Doch die Bewohner machen ihr Leben mehr und mehr von staatlichen Zuschüssen abhängig. Diese umfassen eine Hilfe zur Finanzierung des Lebensunterhalts und eine jährliche finanzielle Kompensation für die vom Staat beanspruchten Weidegebiete. Allein durch die staatlichen Zuschüsse kann das jährliche Pro-Kopf-Einkommen eines Dorfbewohners 20.000 Yuan, über 2600 Euro, erreichen. Nun aber wächst im Dorf die Sorge: Was, wenn auf 10 Jahre angesetzte staatliche Hilfe ausläuft? Dieses Problem macht auch dem tibetischen Präsidenten im Volkskongress der Gemeinde Tanggula, Wen Changtai, zu schaffen:

"Das heikelste Problem ist, dass es hier im Dorf die nachhaltige Industrie und umsetzbare Maßnahmen für die Entwicklung fehlen. Die umgesiedelten tibetischen Hirten müssten sich aus eigener Kraft ernähren können. Aber unsere Hilfsprojekte wie eine Fabrik für tibetische Teppiche und ein Zentrum für Steinschnitzerei wurden in vielerlei Hinsicht eingeschränkt, sei es durch mangelnde Aufträge, durch die Produktion und den Absatz, sei es Sprachbarrieren im Beruf."

Vor allem die Umsiedler im Alter zwischen 30 und 40 Jahren sowie über 60 Jahren haben Schwierigkeiten bei der Eingewöhnung: Sie sind in der Bergweide aufgewachsen, sind zum Großteil nicht zur Schule gegangen und verstehen nur vom Tierehalten etwas. Wegen der Sprachbarriere und mangelnder Qualifikationen können sie sich nur schwer in der Stadt einleben.

Die Regierung greift wieder ein: Durch Ausbildungskurse wie beispielsweise in Kochen, Autofahren, Maurern und Tanzen wird versucht, die jungen Dorfbewohner in neue Arbeitsverhältnisse zu vermitteln.

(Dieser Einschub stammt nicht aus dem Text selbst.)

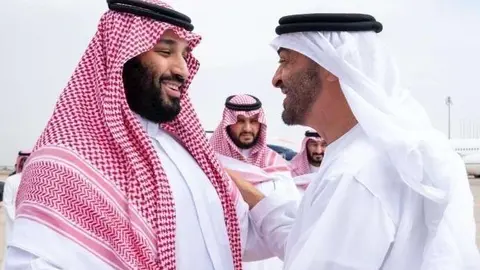 Los príncipes herederos de Abu Dhabi y Arabia Saudita en La Meca el 12 de agosto de 2019.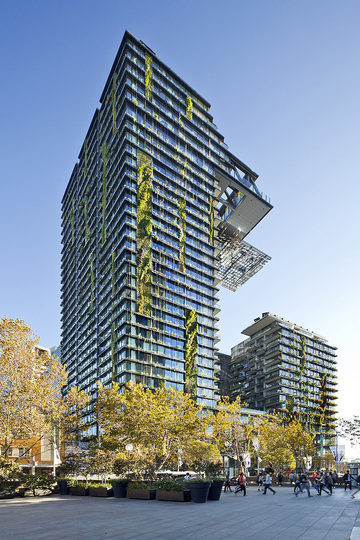 Best Highrises 2014/15: FINALIST
One Central Park, Sydney Design architects: Ateliers Jean Nouvel, Paris. Architects of record: PTW Architects, Sydney. Developer: Frasers Property Australia; Sekisui House Australia © Photo: Simon Wood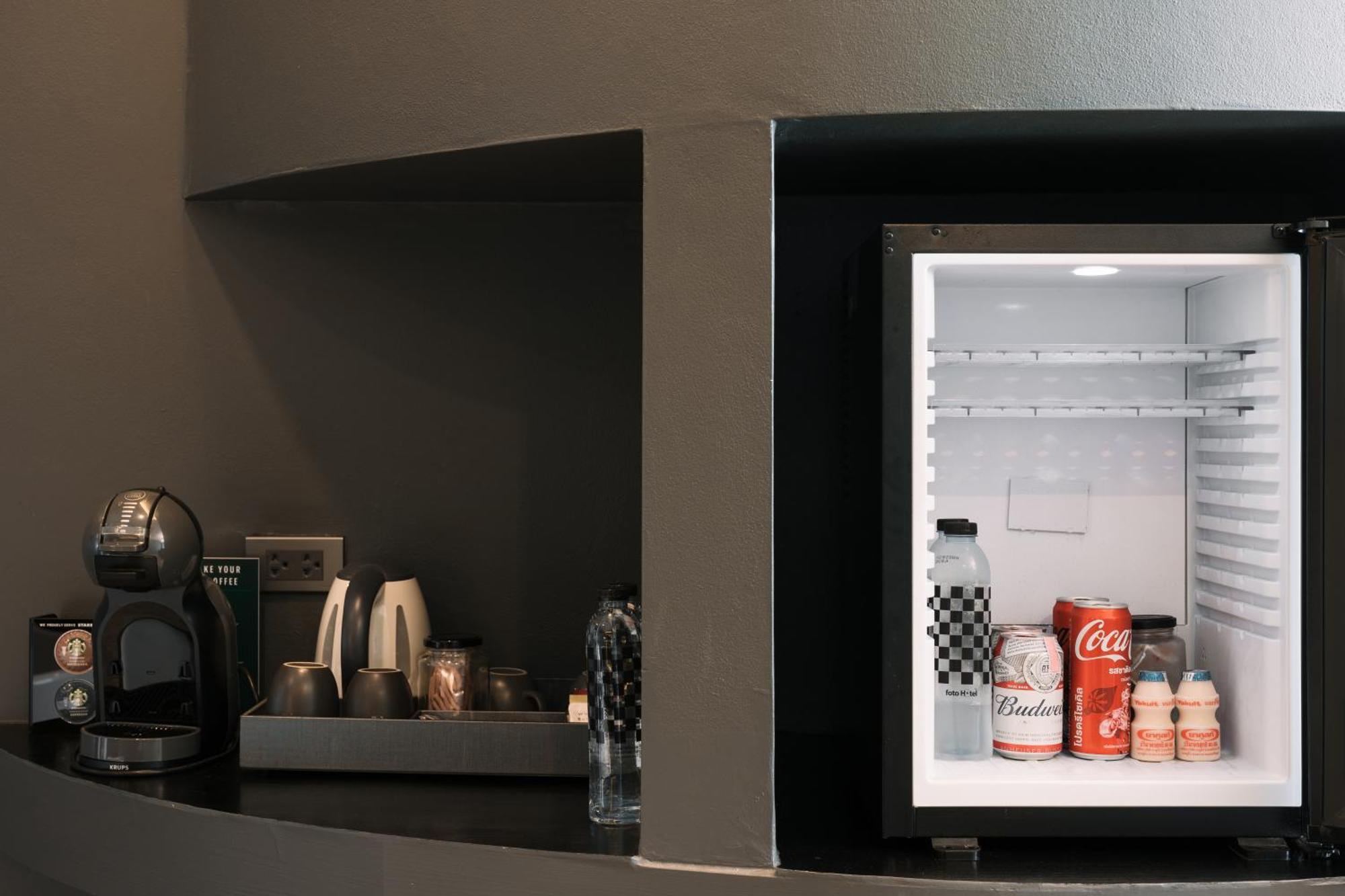 Foto Hotel Phuket Beachfront Exterior foto A built-in beverage refrigerator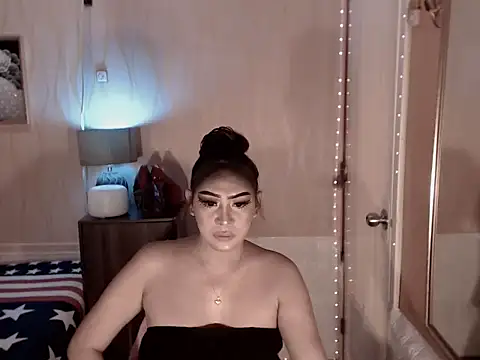 Snapshot of Biancafoxie chatting on 10.16.25 Biancafoxie online show from 10.16.25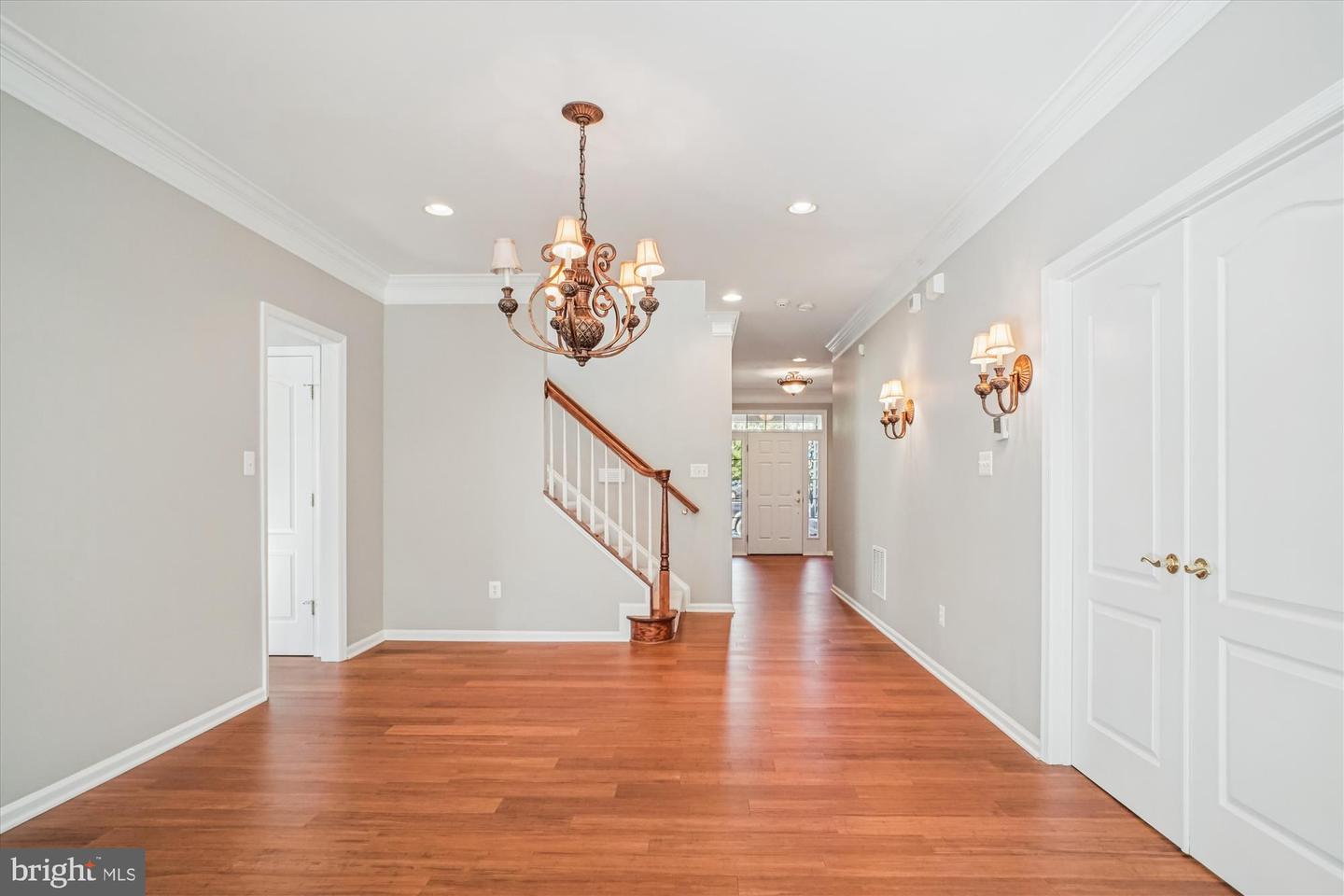20763 CRESCENT POINTE PL, ASHBURN, Virginia 20147, 3 Bedrooms Bedrooms, ,3 BathroomsBathrooms,Residential,For sale,20763 CRESCENT POINTE PL,VALO2108302 MLS # VALO2108302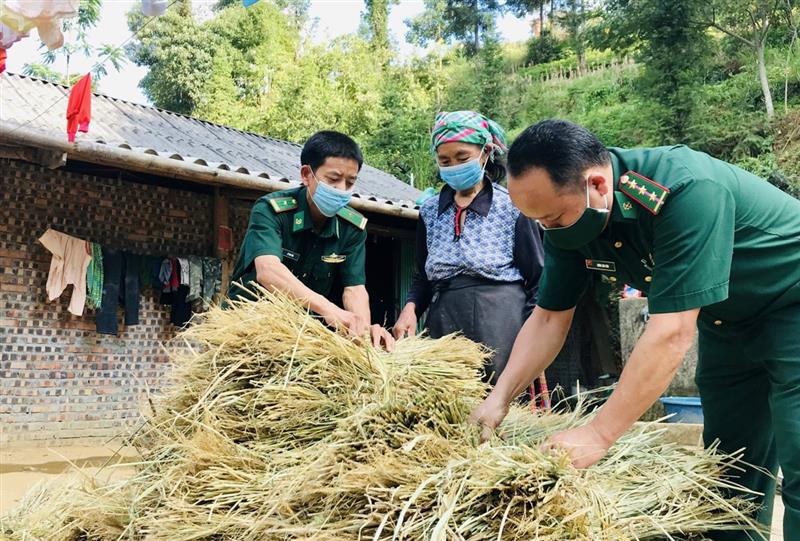 Cán bộ, chiến sĩ Đồn Biên phòng Si  Ma Cai, tỉnh Lào Cai giúp dân_Nguồn: baolaocai.vn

Diese Probleme bereiten Tsering Co scheinbar keinen Kummer. Die 43-jährige Tibeterin ist im Alter von 33 Jahren zusammen mit ihren Eltern hierher umgesiedelt und ist nun Hausfrau. Ihr Mann betreibt neben der Viehzucht auch noch Geschäfte für tibetische Edelsteine und Chinesischen Raupenpilz. Doch ist für Tsering Co das wohlhabende, stressfreie Leben in der Stadt alles? Die Antwort ist nein:

"Im Tanggula-Gebirge leben noch zwei meiner Schwestern und viele andere Verwandte. Ich vermisse das Weidegebiet und meine Tiere sehr. Dort ist es wunderschön."